● **REQUIREMENTS**
Extract each line in the records below that contains the word "window", and copy those lines without changes.

● **DATASET EXTRACT**
--- begin ---

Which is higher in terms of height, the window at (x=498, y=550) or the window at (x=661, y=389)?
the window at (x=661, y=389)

--- end ---
--- begin ---

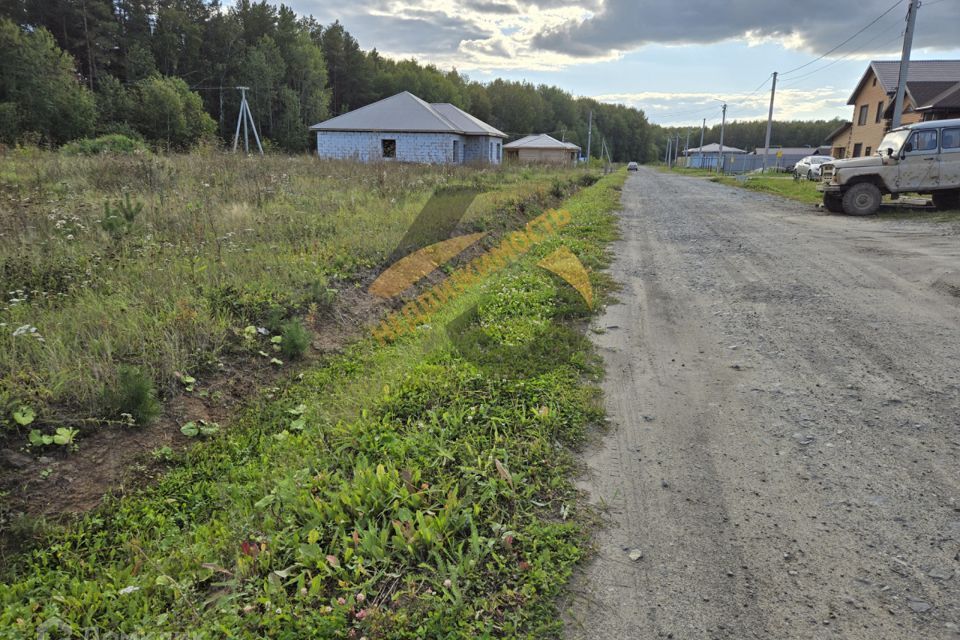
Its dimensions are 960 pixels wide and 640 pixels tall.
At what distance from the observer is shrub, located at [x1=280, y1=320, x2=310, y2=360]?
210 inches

--- end ---
--- begin ---

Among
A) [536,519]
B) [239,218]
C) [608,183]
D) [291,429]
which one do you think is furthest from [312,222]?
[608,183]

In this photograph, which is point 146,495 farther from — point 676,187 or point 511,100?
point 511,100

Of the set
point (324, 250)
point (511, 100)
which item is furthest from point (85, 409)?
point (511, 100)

--- end ---

● **CORRECT OUTPUT**
Which is higher in terms of height, the window at (x=498, y=550) or the window at (x=661, y=389)?
the window at (x=661, y=389)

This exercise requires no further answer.